## Work instruction
Go through the lines below and transcribe each one exactly.

## Material for this task
################

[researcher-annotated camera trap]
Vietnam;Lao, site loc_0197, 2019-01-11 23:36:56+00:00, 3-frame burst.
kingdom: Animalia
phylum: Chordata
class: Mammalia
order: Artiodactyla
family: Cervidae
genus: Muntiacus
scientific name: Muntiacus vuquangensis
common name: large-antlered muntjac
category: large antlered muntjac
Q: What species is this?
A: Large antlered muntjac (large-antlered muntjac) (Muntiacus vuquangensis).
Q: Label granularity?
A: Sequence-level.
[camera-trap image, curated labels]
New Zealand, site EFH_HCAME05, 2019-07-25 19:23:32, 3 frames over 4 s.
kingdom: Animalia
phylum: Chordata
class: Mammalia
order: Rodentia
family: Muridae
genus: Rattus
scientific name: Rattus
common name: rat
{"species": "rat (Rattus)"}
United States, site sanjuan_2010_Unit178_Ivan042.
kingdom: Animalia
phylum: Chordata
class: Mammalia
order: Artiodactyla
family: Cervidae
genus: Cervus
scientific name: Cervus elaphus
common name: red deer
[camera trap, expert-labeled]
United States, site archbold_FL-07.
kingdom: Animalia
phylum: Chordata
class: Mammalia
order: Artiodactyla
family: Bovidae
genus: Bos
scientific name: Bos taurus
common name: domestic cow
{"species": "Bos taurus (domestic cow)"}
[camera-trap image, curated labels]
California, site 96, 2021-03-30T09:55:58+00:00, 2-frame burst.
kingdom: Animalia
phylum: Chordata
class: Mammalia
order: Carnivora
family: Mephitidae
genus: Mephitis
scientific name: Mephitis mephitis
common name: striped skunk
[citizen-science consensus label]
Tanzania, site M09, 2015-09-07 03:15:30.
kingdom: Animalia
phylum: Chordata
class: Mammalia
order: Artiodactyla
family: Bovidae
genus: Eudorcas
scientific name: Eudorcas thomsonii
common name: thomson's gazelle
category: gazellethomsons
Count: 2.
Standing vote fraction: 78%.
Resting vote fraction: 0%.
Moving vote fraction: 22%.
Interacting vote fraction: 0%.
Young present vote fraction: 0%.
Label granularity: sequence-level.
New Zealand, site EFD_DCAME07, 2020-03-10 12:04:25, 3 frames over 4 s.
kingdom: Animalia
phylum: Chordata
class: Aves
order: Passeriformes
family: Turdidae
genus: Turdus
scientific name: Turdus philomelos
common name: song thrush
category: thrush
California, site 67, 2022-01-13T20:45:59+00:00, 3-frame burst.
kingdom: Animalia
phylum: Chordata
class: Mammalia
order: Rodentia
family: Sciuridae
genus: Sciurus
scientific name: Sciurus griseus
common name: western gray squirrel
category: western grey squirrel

################

## Problem solution
[researcher-annotated camera trap]
Vietnam;Lao, site loc_0197, 2019-01-11 23:36:56+00:00, 3-frame burst.
kingdom: Animalia
phylum: Chordata
class: Mammalia
order: Artiodactyla
family: Cervidae
genus: Muntiacus
scientific name: Muntiacus vuquangensis
common name: large-antlered muntjac
category: large antlered muntjac
Q: What species is this?
A: Large antlered muntjac (large-antlered muntjac) (Muntiacus vuquangensis).
Q: Label granularity?
A: Sequence-level.
[camera-trap image, curated labels]
New Zealand, site EFH_HCAME05, 2019-07-25 19:23:32, 3 frames over 4 s.
kingdom: Animalia
phylum: Chordata
class: Mammalia
order: Rodentia
family: Muridae
genus: Rattus
scientific name: Rattus
common name: rat
{"species": "rat (Rattus)"}
United States, site sanjuan_2010_Unit178_Ivan042.
kingdom: Animalia
phylum: Chordata
class: Mammalia
order: Artiodactyla
family: Cervidae
genus: Cervus
scientific name: Cervus elaphus
common name: red deer
[camera trap, expert-labeled]
United States, site archbold_FL-07.
kingdom: Animalia
phylum: Chordata
class: Mammalia
order: Artiodactyla
family: Bovidae
genus: Bos
scientific name: Bos taurus
common name: domestic cow
{"species": "Bos taurus (domestic cow)"}
[camera-trap image, curated labels]
California, site 96, 2021-03-30T09:55:58+00:00, 2-frame burst.
kingdom: Animalia
phylum: Chordata
class: Mammalia
order: Carnivora
family: Mephitidae
genus: Mephitis
scientific name: Mephitis mephitis
common name: striped skunk
[citizen-science consensus label]
Tanzania, site M09, 2015-09-07 03:15:30.
kingdom: Animalia
phylum: Chordata
class: Mammalia
order: Artiodactyla
family: Bovidae
genus: Eudorcas
scientific name: Eudorcas thomsonii
common name: thomson's gazelle
category: gazellethomsons
Count: 2.
Standing vote fraction: 78%.
Resting vote fraction: 0%.
Moving vote fraction: 22%.
Interacting vote fraction: 0%.
Young present vote fraction: 0%.
Label granularity: sequence-level.
New Zealand, site EFD_DCAME07, 2020-03-10 12:04:25, 3 frames over 4 s.
kingdom: Animalia
phylum: Chordata
class: Aves
order: Passeriformes
family: Turdidae
genus: Turdus
scientific name: Turdus philomelos
common name: song thrush
category: thrush
California, site 67, 2022-01-13T20:45:59+00:00, 3-frame burst.
kingdom: Animalia
phylum: Chordata
class: Mammalia
order: Rodentia
family: Sciuridae
genus: Sciurus
scientific name: Sciurus griseus
common name: western gray squirrel
category: western grey squirrel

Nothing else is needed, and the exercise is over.